## PROBLEM SET
1/ Retype the part of the netmon.cf guide from "2. Retrieve the" up to and including "members' netmon.cf configuration file.".
2/ Sum up the netmon.cf guide in two sentences.
3/ Write the next part of the netmon.cf guide, starting after its last sentence.

## TEXT

──────────

Setting up the netmon.cf file on a RoCE network (Linux)

On a remote direct memory access (RDMA) over Converged Ethernet (RoCE) network, one or more pingable IP addresses must be manually set up in the netmon.cf configuration file. The netmon.cf file is required by Reliable Scalable Cluster Technology (RSCT) to monitor the network and ensure that the interfaces are pingable or not.

Starting from V11.1.4.4, the procedures documented in this page are no longer required as adapter port liveliness test has been enhanced and automated. Some restrictions apply. Refer to technote#0733765 for restrictions.

Before you begin

The examples in this topic are based on the figure at the end of this topic, Two CFs and four members connect to two switches.

Procedure

To set up the netmon.cf configuration file:

  1. Login to the host as root.
  2. Retrieve the cluster manager domain name.
    /home/instname/sqllib/bin/db2cluster -cm -list -domain
  3. Stop the domain.
    /home/instname/sqllib/bin/db2cluster -cm -stop -domain domainname -force 
  4. Determine which IP address should be entered into the members' netmon.cf configuration file.
    On the member host, to check the communication adapter ports and the associated destination IP subnet, run the route command.

──────────

## ROWS
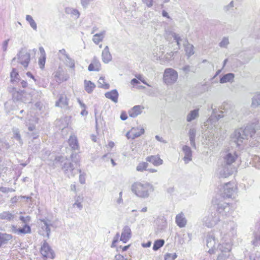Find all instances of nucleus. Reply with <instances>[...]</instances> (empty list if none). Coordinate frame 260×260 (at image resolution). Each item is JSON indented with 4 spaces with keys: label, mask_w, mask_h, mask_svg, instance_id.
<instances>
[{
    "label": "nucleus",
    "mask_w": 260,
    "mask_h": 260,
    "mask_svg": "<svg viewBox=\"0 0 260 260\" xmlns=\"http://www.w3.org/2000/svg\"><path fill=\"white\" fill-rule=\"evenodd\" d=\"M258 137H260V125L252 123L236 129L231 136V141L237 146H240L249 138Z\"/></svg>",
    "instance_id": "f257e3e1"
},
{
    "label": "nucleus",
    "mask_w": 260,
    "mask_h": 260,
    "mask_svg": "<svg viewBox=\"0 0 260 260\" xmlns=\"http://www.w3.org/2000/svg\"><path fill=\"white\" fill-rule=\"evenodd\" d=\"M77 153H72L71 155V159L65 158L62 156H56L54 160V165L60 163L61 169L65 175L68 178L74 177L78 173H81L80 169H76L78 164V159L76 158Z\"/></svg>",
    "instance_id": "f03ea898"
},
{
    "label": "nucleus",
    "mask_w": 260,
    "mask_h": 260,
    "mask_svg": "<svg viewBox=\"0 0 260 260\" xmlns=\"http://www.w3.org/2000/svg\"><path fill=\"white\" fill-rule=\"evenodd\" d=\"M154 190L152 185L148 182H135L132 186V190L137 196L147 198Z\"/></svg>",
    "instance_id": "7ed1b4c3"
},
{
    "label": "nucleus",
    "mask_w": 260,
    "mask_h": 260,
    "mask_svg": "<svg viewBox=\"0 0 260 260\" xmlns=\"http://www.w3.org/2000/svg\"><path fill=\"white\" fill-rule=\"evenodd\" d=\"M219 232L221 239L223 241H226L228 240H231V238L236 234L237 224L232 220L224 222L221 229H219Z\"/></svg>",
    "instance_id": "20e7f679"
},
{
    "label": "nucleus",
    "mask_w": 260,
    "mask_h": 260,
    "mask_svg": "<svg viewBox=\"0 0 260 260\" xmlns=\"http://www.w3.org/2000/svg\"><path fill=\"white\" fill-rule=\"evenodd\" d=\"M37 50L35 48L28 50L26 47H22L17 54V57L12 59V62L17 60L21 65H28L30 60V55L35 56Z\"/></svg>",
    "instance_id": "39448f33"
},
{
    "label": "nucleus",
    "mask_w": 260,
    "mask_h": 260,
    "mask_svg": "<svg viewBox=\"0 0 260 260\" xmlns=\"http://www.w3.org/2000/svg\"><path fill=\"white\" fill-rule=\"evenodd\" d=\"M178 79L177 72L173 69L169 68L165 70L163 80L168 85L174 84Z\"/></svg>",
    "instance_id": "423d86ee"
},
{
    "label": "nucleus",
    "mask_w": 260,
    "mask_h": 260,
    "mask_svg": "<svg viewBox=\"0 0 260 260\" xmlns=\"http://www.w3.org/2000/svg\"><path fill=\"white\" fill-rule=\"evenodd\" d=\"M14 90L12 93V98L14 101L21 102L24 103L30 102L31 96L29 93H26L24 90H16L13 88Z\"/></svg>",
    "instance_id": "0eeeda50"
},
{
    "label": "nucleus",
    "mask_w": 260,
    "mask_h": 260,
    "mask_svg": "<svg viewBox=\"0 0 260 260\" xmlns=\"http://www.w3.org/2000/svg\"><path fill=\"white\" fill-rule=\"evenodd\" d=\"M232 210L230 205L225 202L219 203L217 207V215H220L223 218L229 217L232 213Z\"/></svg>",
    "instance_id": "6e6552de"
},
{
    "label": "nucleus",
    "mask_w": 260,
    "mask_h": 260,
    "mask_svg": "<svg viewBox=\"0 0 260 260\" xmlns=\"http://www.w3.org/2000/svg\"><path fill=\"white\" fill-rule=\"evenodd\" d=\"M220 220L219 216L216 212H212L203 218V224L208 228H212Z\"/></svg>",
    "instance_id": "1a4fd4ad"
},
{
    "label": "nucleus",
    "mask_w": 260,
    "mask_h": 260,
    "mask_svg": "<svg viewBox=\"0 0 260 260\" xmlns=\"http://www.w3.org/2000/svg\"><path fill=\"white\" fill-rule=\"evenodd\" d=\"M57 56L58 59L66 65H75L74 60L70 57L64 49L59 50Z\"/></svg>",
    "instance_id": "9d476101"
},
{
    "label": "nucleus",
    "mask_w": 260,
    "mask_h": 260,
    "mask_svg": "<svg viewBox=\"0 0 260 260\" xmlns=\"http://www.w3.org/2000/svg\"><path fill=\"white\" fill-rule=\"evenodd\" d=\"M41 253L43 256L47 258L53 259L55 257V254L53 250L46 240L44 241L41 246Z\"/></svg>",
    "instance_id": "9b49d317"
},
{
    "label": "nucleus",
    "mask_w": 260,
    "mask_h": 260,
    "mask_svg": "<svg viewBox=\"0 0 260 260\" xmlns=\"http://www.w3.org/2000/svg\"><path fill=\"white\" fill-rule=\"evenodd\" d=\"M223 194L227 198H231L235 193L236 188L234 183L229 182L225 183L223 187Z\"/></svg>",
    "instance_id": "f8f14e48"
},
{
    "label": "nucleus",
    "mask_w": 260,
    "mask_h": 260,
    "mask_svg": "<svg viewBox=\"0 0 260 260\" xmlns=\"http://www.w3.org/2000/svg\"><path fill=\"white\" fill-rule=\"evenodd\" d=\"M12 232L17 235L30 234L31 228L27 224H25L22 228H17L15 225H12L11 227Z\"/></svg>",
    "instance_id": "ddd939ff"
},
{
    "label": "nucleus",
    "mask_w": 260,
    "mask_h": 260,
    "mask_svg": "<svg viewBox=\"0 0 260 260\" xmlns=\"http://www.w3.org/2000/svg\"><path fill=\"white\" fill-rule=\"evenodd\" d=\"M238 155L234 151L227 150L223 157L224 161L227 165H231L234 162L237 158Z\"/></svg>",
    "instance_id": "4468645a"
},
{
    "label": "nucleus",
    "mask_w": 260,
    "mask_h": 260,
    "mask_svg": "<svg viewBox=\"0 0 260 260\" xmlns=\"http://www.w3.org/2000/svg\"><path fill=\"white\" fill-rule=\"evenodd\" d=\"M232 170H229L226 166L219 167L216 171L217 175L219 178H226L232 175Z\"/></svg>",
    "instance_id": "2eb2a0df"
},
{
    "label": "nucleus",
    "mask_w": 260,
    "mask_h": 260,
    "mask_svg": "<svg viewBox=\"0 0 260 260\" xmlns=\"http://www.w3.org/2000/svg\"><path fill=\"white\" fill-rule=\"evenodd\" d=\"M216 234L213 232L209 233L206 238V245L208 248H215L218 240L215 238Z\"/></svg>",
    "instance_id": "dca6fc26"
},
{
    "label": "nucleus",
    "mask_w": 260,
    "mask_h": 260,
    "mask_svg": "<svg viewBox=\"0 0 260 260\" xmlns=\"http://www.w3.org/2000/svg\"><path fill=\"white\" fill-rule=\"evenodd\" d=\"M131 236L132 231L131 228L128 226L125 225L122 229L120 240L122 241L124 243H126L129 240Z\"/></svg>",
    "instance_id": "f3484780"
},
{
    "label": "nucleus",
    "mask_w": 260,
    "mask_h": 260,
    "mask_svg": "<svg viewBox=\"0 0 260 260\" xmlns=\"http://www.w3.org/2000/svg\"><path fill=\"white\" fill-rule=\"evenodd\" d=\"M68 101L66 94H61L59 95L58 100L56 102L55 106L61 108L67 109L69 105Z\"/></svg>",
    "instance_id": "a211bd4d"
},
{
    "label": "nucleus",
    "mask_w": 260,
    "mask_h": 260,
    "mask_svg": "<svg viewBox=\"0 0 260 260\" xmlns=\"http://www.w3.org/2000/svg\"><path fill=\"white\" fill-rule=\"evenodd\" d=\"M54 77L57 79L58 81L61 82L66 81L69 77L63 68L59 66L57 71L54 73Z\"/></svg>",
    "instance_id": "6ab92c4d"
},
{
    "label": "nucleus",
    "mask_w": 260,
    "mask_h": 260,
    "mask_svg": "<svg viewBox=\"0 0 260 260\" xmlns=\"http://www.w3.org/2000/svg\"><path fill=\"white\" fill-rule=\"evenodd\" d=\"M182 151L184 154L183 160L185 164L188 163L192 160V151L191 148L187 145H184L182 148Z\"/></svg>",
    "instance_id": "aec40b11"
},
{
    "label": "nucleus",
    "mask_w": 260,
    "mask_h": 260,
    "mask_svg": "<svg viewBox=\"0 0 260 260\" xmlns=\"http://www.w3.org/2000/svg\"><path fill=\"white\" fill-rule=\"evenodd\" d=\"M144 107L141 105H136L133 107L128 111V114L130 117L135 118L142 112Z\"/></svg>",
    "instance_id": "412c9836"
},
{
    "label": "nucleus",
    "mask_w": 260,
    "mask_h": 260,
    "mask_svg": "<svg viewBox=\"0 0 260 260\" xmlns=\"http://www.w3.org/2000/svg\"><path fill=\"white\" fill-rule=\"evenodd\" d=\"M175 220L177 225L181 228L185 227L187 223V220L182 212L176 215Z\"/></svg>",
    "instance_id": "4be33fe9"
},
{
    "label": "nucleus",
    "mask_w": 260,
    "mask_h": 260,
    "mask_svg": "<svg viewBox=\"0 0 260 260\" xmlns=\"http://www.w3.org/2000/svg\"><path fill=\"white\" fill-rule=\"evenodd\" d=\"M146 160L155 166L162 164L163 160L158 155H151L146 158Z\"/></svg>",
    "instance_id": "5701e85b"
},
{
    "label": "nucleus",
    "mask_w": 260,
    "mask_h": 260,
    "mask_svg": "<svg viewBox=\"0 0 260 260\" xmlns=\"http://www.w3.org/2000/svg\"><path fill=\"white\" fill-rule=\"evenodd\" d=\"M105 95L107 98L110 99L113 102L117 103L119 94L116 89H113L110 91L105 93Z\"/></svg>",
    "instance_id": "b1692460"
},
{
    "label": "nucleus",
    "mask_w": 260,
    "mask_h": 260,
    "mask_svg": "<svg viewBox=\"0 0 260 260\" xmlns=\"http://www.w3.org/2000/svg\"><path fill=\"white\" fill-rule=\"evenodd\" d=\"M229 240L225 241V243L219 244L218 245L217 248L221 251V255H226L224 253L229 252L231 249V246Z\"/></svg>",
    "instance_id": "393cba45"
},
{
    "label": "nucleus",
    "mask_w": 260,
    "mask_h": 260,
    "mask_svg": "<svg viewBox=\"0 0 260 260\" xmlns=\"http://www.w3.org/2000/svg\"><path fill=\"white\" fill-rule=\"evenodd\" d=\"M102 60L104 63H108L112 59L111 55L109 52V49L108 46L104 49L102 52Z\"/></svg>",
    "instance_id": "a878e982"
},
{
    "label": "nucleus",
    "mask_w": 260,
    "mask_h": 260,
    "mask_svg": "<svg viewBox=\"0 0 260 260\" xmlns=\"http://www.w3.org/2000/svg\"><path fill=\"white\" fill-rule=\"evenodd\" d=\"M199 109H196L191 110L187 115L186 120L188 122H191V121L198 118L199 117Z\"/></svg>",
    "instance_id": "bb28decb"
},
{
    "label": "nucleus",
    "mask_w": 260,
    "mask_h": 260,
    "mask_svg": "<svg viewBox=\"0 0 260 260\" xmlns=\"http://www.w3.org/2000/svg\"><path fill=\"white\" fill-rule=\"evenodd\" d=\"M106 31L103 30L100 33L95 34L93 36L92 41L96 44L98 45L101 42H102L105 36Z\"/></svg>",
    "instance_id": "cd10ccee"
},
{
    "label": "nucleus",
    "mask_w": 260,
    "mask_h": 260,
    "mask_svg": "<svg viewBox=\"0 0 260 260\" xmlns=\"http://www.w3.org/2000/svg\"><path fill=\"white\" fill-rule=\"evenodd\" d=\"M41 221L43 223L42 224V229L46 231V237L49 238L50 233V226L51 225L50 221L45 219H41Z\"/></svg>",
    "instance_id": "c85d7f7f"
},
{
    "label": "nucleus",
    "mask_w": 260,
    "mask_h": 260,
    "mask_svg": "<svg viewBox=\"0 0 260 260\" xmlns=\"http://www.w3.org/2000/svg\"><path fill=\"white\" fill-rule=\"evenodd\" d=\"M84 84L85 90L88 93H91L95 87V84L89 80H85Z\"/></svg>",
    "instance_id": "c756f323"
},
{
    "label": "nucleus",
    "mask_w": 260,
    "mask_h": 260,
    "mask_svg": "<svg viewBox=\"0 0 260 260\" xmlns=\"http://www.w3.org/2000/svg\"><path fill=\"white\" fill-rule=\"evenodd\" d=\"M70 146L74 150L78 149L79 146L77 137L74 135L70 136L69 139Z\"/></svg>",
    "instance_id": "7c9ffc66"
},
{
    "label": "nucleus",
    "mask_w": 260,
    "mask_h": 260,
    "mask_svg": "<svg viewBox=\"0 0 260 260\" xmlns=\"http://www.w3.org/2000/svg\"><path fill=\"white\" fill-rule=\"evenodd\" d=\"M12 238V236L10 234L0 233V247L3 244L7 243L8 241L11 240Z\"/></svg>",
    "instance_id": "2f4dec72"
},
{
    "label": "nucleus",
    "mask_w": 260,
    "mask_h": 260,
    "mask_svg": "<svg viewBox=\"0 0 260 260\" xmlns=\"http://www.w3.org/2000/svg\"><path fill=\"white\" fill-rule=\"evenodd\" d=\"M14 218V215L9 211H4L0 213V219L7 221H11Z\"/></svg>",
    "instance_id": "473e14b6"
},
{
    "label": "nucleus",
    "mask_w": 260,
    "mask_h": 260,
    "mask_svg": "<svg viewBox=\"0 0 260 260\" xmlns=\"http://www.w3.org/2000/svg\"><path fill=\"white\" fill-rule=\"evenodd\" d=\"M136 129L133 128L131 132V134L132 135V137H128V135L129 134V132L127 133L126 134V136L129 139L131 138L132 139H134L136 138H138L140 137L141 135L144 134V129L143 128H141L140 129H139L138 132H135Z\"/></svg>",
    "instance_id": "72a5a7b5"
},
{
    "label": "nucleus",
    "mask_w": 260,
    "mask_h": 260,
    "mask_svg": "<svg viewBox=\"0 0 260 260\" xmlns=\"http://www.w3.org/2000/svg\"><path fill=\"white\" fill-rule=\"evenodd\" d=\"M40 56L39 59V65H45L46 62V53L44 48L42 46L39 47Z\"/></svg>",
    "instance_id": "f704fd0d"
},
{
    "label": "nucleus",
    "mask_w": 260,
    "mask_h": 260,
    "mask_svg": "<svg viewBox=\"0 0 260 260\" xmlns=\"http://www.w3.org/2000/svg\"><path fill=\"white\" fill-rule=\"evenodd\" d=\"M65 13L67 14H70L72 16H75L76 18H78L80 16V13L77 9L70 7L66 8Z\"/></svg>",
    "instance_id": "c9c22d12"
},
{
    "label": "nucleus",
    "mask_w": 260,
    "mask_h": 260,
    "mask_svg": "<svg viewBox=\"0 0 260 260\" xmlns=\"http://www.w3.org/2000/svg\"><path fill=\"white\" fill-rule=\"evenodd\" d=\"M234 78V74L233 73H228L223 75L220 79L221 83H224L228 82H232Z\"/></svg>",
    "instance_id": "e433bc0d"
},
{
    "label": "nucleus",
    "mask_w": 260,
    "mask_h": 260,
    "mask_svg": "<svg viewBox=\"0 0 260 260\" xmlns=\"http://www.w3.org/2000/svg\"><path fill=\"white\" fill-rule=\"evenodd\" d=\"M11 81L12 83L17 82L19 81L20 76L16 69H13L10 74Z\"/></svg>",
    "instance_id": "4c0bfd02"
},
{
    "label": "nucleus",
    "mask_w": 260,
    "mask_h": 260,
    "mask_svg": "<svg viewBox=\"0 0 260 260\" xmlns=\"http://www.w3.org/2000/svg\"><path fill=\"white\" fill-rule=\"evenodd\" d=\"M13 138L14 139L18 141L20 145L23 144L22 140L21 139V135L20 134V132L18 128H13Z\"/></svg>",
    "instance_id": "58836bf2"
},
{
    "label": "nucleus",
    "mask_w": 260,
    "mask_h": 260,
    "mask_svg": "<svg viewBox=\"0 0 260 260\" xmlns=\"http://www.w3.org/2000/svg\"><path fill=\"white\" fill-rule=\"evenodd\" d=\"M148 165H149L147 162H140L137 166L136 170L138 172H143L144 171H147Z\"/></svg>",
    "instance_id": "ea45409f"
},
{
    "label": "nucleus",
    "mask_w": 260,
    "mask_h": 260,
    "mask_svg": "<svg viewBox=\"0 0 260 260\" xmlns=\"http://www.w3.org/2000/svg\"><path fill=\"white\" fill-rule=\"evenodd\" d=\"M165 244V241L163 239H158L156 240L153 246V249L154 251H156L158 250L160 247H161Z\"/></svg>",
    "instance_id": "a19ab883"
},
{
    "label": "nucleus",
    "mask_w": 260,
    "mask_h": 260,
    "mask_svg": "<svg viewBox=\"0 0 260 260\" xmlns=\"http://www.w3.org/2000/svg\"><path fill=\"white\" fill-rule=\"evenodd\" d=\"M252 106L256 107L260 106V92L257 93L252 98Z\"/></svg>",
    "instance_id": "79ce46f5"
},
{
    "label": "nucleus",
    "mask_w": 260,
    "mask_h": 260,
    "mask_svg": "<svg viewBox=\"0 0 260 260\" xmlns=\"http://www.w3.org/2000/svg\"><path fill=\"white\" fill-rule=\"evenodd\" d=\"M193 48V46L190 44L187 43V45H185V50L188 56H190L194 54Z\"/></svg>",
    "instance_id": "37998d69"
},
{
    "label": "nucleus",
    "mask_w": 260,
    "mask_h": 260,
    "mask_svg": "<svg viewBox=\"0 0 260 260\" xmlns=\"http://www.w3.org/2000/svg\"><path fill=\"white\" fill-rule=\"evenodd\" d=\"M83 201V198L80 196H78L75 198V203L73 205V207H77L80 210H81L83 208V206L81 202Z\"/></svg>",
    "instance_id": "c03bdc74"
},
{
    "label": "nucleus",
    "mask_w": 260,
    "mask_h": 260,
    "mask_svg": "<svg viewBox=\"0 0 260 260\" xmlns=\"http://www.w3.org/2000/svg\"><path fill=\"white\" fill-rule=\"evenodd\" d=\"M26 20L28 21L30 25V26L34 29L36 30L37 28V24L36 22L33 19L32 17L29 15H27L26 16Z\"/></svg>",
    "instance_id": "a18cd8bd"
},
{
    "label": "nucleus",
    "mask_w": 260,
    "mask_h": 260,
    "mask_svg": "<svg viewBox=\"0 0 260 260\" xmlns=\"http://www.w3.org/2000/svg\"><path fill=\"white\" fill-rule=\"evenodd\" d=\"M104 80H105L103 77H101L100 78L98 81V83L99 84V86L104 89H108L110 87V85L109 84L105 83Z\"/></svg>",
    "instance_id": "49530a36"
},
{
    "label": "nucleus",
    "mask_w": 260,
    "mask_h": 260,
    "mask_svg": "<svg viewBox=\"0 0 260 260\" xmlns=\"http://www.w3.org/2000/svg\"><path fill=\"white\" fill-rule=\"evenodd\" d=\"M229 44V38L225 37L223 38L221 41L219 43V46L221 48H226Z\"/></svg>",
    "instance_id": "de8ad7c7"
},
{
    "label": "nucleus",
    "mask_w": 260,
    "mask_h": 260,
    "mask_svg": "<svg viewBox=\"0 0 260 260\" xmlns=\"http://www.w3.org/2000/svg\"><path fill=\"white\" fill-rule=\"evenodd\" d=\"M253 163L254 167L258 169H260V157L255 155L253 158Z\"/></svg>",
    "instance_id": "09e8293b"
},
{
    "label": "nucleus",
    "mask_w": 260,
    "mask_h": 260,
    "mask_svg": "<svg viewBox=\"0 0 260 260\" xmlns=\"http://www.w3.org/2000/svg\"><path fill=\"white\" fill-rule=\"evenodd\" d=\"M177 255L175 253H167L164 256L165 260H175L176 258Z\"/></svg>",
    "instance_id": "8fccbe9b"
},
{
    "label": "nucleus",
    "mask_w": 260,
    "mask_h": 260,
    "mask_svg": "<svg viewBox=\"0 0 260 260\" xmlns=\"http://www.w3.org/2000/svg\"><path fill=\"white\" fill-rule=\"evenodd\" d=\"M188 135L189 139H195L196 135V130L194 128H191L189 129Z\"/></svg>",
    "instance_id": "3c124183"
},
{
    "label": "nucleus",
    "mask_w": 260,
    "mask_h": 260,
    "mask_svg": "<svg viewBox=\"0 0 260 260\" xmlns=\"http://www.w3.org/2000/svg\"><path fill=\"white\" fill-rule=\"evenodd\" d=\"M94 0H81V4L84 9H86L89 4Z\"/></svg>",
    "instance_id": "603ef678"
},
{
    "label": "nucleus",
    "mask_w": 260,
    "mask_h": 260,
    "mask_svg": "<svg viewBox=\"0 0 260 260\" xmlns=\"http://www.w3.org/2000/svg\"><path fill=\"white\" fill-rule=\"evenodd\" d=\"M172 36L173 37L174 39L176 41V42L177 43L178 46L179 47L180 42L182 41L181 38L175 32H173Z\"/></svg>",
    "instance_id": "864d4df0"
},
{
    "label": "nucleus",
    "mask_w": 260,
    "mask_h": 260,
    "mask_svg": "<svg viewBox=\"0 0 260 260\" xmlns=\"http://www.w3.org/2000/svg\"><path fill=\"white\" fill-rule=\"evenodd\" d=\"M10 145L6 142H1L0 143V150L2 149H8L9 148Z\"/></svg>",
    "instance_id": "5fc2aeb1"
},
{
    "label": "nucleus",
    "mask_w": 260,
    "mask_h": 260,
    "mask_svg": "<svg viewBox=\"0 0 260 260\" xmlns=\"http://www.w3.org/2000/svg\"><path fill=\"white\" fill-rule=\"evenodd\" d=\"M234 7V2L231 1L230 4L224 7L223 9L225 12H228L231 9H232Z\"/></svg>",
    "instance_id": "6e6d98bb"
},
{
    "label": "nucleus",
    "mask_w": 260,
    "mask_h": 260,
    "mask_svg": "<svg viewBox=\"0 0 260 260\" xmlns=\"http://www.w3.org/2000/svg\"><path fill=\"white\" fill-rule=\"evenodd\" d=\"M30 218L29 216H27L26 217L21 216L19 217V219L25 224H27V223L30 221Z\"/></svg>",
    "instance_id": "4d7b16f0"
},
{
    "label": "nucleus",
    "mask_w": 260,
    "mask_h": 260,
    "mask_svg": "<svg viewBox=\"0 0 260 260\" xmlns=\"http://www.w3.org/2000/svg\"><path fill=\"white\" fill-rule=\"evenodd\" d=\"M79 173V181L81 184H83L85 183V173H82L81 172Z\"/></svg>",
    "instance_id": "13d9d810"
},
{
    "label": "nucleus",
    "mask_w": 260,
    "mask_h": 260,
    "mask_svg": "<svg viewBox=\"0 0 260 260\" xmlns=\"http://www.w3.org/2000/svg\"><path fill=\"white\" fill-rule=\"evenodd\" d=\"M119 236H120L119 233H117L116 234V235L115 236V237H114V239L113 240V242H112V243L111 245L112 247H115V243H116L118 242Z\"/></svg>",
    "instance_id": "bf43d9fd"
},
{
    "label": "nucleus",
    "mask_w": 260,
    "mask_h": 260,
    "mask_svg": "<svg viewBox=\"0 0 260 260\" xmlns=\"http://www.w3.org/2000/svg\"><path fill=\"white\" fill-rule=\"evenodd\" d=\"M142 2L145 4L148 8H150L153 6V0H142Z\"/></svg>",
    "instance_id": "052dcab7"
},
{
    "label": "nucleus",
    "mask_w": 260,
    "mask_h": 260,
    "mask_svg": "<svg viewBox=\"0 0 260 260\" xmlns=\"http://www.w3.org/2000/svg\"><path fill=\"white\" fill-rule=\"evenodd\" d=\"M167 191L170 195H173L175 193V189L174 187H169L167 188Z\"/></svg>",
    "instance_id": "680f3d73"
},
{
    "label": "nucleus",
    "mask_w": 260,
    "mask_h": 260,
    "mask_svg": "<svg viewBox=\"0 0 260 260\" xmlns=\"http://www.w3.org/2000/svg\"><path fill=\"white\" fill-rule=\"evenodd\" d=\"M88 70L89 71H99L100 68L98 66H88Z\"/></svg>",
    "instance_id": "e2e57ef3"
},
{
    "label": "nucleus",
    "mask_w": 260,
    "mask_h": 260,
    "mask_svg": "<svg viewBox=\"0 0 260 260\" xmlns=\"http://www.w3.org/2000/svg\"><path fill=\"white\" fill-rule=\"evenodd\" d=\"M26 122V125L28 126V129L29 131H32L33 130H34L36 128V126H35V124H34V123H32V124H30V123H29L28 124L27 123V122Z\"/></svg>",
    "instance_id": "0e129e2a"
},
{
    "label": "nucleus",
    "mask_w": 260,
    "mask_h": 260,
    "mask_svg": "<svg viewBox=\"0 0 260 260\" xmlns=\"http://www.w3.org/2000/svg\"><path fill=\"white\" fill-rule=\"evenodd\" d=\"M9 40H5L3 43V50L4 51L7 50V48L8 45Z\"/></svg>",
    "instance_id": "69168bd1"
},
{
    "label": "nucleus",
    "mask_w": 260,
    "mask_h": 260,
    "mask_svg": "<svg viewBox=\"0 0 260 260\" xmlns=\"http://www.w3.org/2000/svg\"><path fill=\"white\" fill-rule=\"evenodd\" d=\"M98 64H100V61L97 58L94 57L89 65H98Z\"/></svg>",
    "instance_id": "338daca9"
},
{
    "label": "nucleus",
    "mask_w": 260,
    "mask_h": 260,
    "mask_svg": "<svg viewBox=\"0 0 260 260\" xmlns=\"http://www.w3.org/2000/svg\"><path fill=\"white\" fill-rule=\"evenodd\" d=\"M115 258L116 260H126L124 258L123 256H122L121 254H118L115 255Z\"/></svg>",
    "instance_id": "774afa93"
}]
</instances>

──────────

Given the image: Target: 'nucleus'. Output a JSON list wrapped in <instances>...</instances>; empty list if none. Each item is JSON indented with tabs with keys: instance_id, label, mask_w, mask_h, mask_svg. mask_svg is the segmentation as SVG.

──────────

## IN RESPONSE
1/
2. Retrieve the cluster manager domain name.
    /home/instname/sqllib/bin/db2cluster -cm -list -domain
  3. Stop the domain.
    /home/instname/sqllib/bin/db2cluster -cm -stop -domain domainname -force 
  4. Determine which IP address should be entered into the members' netmon.cf configuration file.

2/ On a RoCE network, one or more pingable IP addresses must be set up by hand in the netmon.cf file, which RSCT needs in order to monitor the network and check whether the interfaces are pingable. From V11.1.4.4 these steps are no longer required, with some restrictions, and the procedure starts with logging in as root, retrieving the cluster manager domain name, stopping the domain, and determining which IP address belongs in the members' netmon.cf file.

3/
    /sbin/route | grep -v link-local
    For example, based on the figure at the end of this topic:
    Member 0
    [root@host3]# route | grep -v link-local
    Kernel IP routing table
    Destination	Gateway 	Genmask Flags Metric Ref Use Iface
    192.168.1.0 	* 				255.255.255.0 U 0 0 0 eth0
    192.168.2.0 	* 				255.255.255.0 U 0 0 0 eth1
    9.26.92.0 	* 				255.255.254.0 U 0 0 0 eth2
    default 	9.26.92.1 0.0.0.0 UG 0 0 0 eth2
    
    Member 2
    [root@host5]# route | grep -v link-local
    Kernel IP routing table
    Destination	Gateway 	Genmask Flags Metric Ref Use Iface
    192.168.1.0 	* 				255.255.255.0 U 0 0 0 eth0
    192.168.2.0 	* 				255.255.255.0 U 0 0 0 eth1
    9.26.92.0 	* 				255.255.254.0 U 0 0 0 eth2
    default 	9.26.92.1 0.0.0.0 UG 0 0 0 eth2
    The last column (with column name "Iface") lists the adapters on the current host. Choose the adapter that corresponds to the target communication adapter port. In this example, "eth0" and "eth1" are the target RoCE adapters. The corresponding IP addresses in the first column shows the target IP subnet to be used in the next step. In this case, the IP subnets are "192.168.1.0" and "192.168.2.0".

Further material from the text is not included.